Records from a data collection:

=======

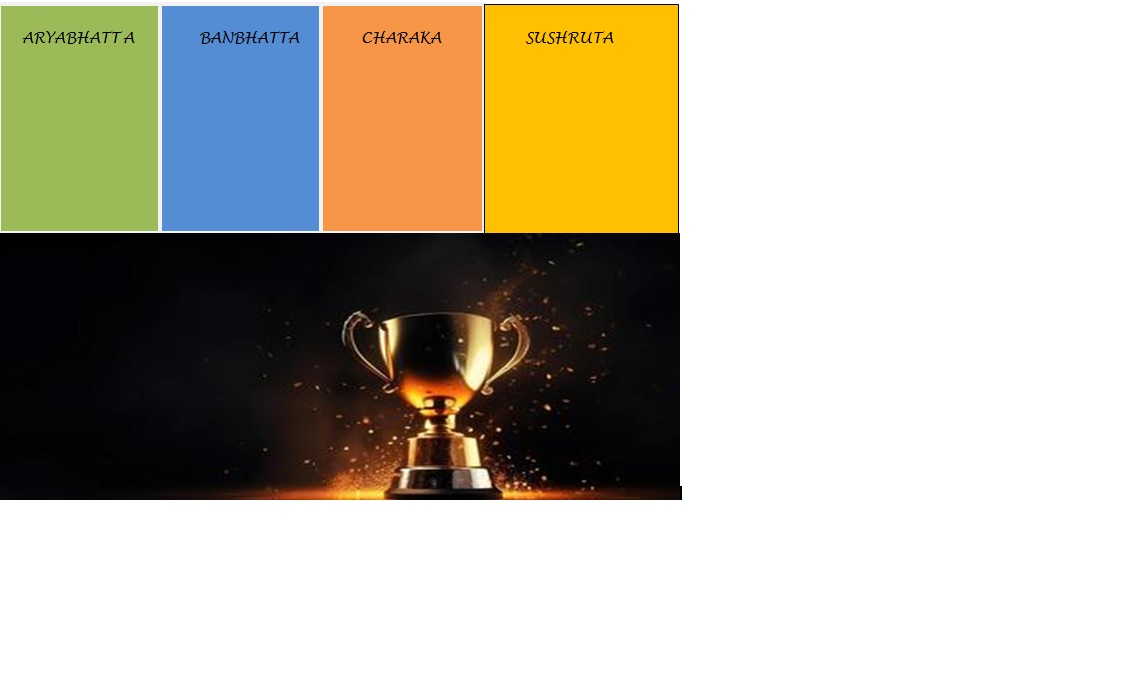 ARYABHATT A

BANBHATTA

CHARAKA

SUSHRUTA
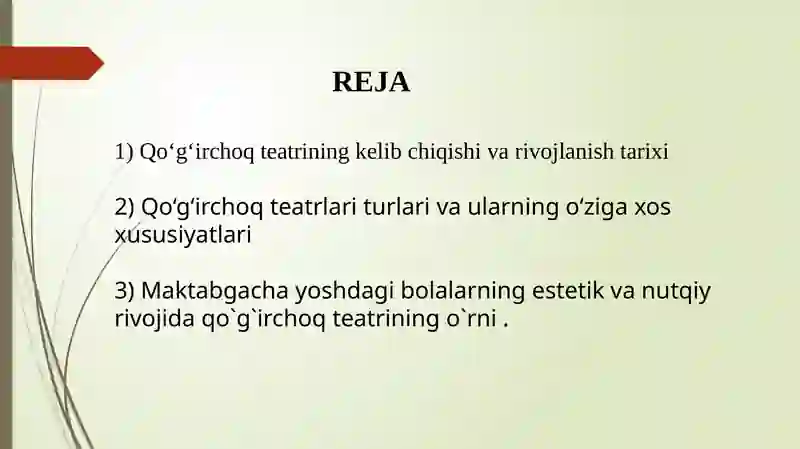 REJA

1) Qo‘g‘irchoq teatrining kelib chiqishi va rivojlanish tarixi

2) Qo‘g‘irchoq teatrlari turlari va ularning o‘ziga xos xususiyatlari

3) Maktabgacha yoshdagi bolalarning estetik va nutqiy rivojida qo`g`irchoq teatrining o`rni .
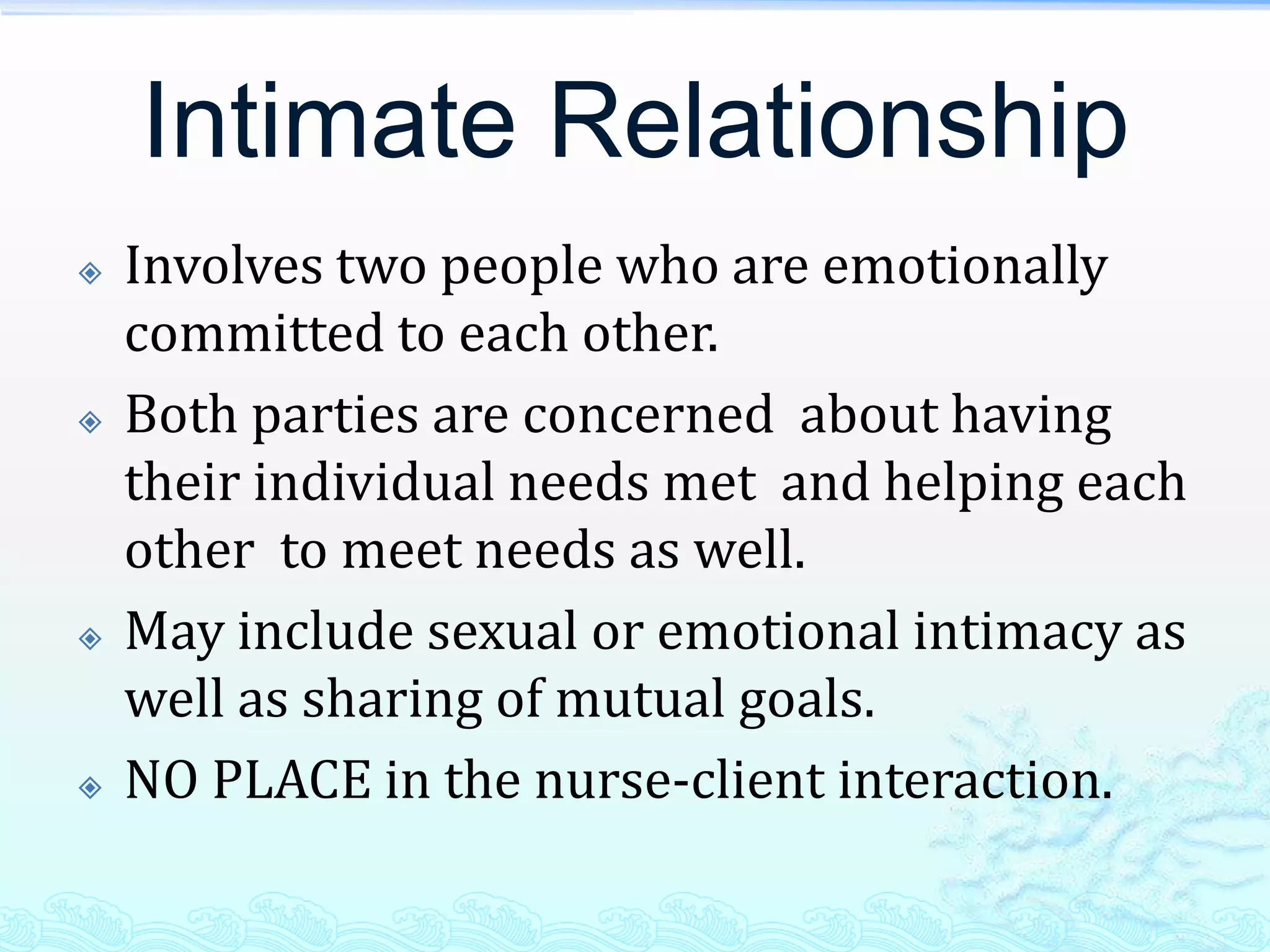 Intimate Relationship

Involves two people who are emotionally committed to each other.

Both parties are concerned about having their individual needs met and helping each other to meet needs as well.

May include sexual or emotional intimacy as well as sharing of mutual goals.

NO PLACE in the nurse-client interaction.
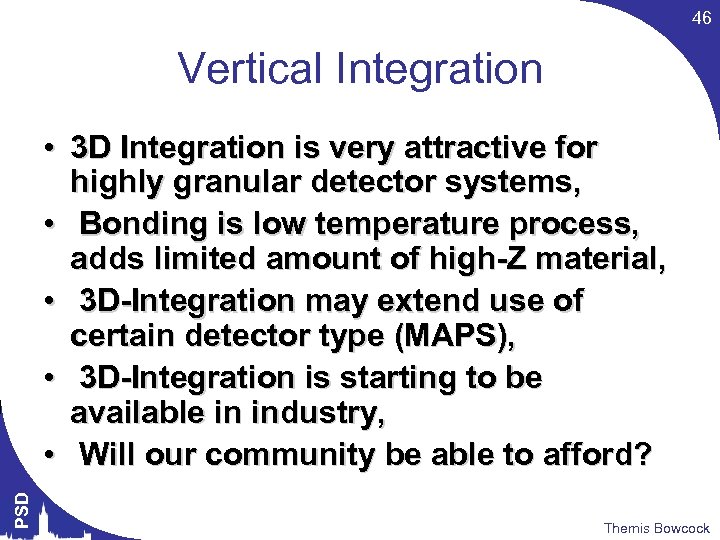 46

Vertical Integration

• 3D Integration is very attractive for highly granular detector systems,
• Bonding is low temperature process, adds limited amount of high-Z material,
• 3D-Integration may extend use of certain detector type (MAPS),
• 3D-Integration is starting to be available in industry,
• Will our community be able to afford?

PSD

Themis Bowcock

=======

Work out how many lines above contain the word "Integration". Give only the number.

> [WRITTEN SOLUTION]:
4